I planned this night over a month ago. Originally we were going to run a 5k and see Transpotting 2 on opening night, because it was supposed to come out on 17 March, and I’m pretty super excited for the 20-years-later sequel. Well, the powers that be have decided that Transpotting 2 shouldn’t come out for 2 more weeks. It’s fine. It just means we get 2 date nights in one month, which is pretty intense for us.

That leaves us with a 5k. We are running a 5k on date night. Nothing says “I love you” like getting sweaty  and out of breath during a 3.1 mile run. Probably in the rain. Followed by dinner and drinks (for Justin. Because I’ll be driving. And I really don’t drink). Sweaty dinner. With me probably stinky. Because I’m gross. I can’t help it. All I can really hope for is that the rain will wash away some of my gross. But in all honestly, that can’t happen. Unless I bring soap.

Justin: “What’s in your armband? That is not a phone.”

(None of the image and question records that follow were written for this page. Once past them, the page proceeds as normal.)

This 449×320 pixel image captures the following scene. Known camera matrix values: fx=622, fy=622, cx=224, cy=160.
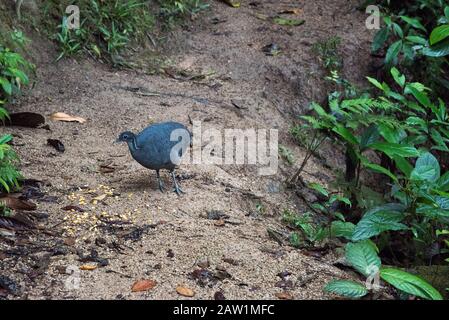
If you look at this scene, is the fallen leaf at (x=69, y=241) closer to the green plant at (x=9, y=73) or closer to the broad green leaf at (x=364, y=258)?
the broad green leaf at (x=364, y=258)

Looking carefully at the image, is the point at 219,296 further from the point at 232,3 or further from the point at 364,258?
the point at 232,3

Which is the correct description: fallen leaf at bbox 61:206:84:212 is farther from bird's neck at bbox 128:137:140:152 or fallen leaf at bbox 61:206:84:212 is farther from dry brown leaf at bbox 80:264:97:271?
dry brown leaf at bbox 80:264:97:271

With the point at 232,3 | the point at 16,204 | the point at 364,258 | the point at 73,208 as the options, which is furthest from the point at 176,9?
the point at 364,258

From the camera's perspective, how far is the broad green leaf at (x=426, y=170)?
3.51 meters

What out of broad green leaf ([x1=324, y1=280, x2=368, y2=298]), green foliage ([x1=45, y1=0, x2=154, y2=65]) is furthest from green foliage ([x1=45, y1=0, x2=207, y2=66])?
broad green leaf ([x1=324, y1=280, x2=368, y2=298])

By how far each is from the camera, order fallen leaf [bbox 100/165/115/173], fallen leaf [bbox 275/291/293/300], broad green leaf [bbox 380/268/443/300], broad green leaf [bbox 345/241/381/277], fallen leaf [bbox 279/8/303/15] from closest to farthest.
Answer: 1. broad green leaf [bbox 380/268/443/300]
2. broad green leaf [bbox 345/241/381/277]
3. fallen leaf [bbox 275/291/293/300]
4. fallen leaf [bbox 100/165/115/173]
5. fallen leaf [bbox 279/8/303/15]

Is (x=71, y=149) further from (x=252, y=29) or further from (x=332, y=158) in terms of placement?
(x=252, y=29)

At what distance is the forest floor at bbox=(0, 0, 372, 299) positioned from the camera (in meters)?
3.30

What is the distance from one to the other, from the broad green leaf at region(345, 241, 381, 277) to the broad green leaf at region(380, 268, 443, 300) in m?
0.09

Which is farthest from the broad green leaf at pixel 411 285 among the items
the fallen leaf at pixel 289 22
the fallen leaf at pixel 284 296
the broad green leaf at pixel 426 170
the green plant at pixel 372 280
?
the fallen leaf at pixel 289 22

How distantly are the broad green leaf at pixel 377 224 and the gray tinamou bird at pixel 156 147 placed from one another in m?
1.59

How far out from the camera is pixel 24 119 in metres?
5.45

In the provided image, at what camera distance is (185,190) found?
4.66m

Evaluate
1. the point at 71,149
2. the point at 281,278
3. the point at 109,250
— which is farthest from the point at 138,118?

Me: “No, I left my phone in the car and decided I’d be better off sticking a bar of Dove in there. 2 birds, one stone? Maybe?”

I guess the best part is, I’m not a runner. I do a lot of running, but I am by no means a runner. More a faux runner (faux being pronounced FAUX in the proper Justinese). I only decided around this time in 2014 to BECOME a runner. Prior to that, my random announcements that I would start running always ended abruptly. Usually after going out for a proposed 2 mile run, which always turned into about a .2 mile run, and then a wheezy walk back to the house. Meanwhile, Justin has been a runner basically his entire life. Up until the great hamstring tear of 2016, a slow run would be at a 8 or 9 min mile pace. For me, that is basically a sprint from start to finish. There is nothing slow about that. Now he swears he’s slow–we’ll see. I have only said about ten thousand times, “please do not feel obligated to run with me.”

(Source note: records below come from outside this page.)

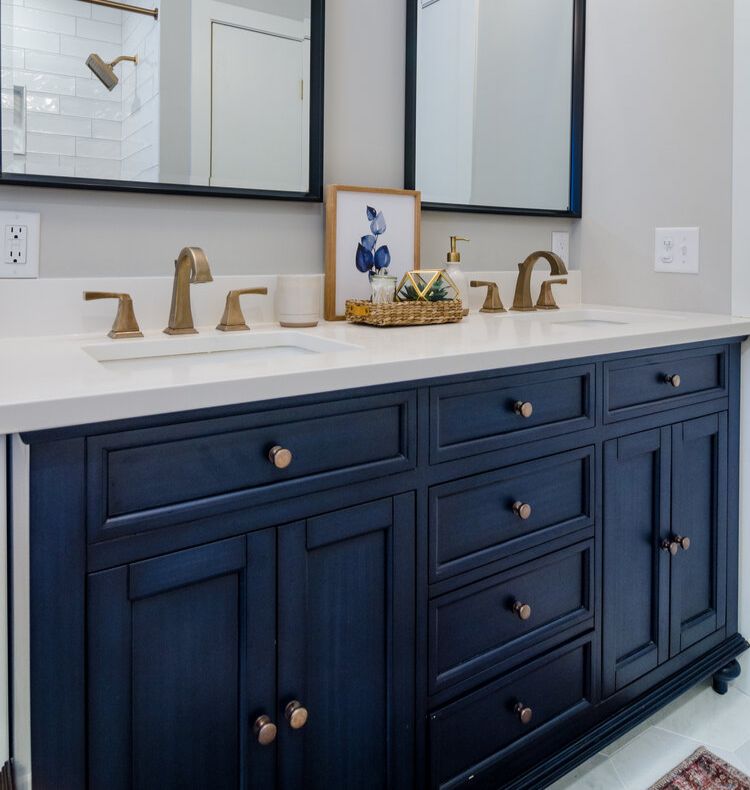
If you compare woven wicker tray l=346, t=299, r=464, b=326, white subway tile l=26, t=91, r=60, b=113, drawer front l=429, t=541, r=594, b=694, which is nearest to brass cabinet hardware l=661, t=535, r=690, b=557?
A: drawer front l=429, t=541, r=594, b=694

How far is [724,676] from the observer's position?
1776mm

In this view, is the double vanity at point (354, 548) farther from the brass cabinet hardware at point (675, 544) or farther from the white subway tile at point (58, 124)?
the white subway tile at point (58, 124)

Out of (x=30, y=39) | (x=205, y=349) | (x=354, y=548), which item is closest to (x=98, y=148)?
(x=30, y=39)

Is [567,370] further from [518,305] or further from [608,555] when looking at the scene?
[518,305]

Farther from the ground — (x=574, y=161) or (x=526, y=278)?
(x=574, y=161)

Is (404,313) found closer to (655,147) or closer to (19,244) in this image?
(19,244)

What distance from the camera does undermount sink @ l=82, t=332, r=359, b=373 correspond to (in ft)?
4.16

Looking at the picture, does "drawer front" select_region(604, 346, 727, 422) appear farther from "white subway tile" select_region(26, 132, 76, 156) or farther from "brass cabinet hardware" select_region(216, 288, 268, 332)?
"white subway tile" select_region(26, 132, 76, 156)

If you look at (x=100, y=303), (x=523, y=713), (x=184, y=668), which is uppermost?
(x=100, y=303)

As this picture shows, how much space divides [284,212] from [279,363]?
66cm

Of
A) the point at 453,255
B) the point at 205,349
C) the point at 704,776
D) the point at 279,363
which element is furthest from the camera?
the point at 453,255

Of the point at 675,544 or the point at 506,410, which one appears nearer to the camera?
the point at 506,410

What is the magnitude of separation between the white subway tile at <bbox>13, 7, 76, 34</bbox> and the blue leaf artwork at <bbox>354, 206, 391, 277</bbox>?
69 centimetres

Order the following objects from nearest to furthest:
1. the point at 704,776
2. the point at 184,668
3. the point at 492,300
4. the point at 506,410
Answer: the point at 184,668, the point at 506,410, the point at 704,776, the point at 492,300
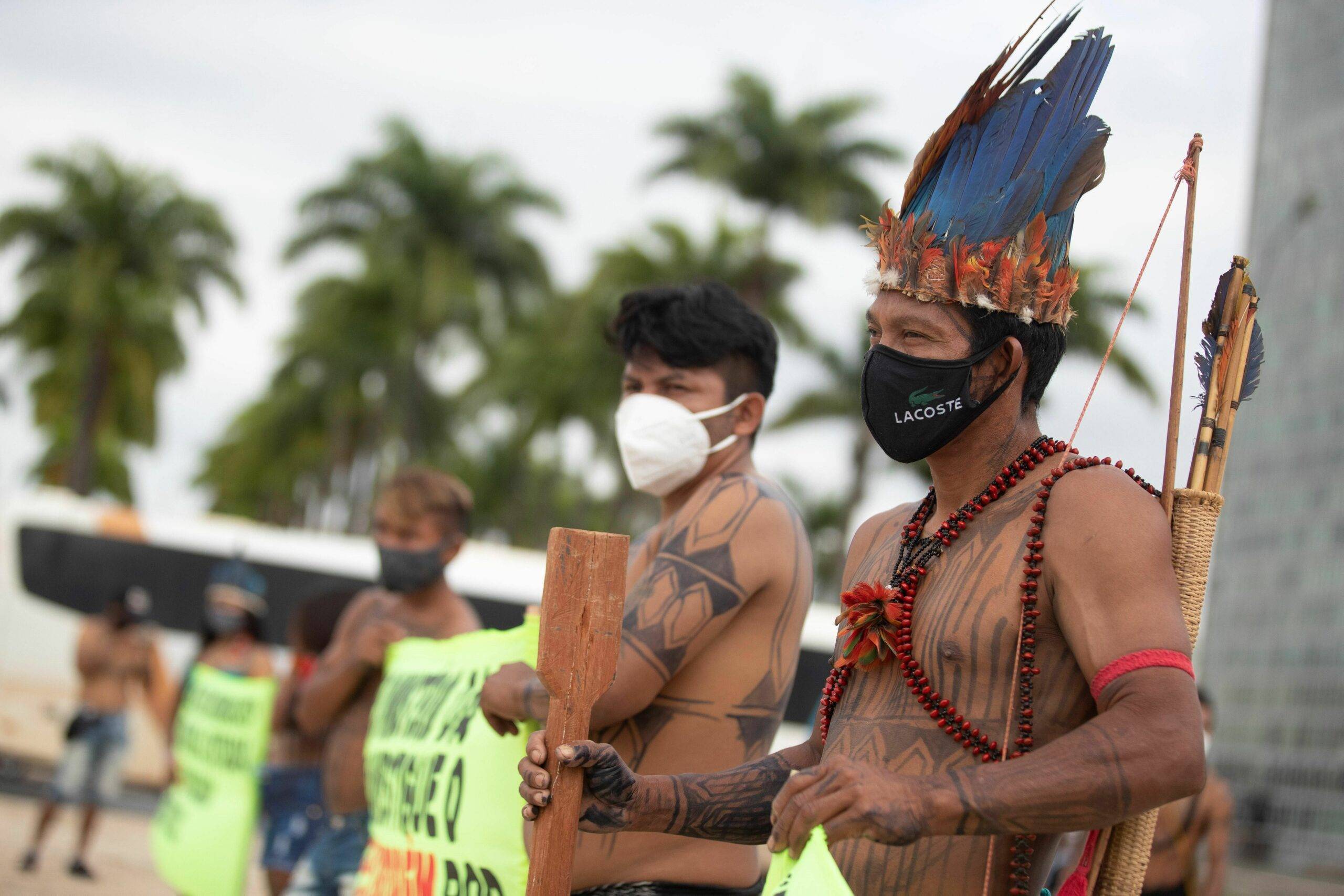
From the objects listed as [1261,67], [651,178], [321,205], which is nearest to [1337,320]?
[1261,67]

Of course, what would make a 5k with your runner husband better? Oh, you know, deciding that this would be a good morning to start the Friday Kettle Bell class. Knowing full well that the instructor is intense. If you live on Fort Knox, or you are near Fort Knox and military affiliated, and have NOT taken a class with Terry Turner, do yourself a favor and take one. What was I thinking though?! My legs are sore, my arms feel like jello, and I’m going to run tonight?! I chose a 5k for date night?! Justin, carry me.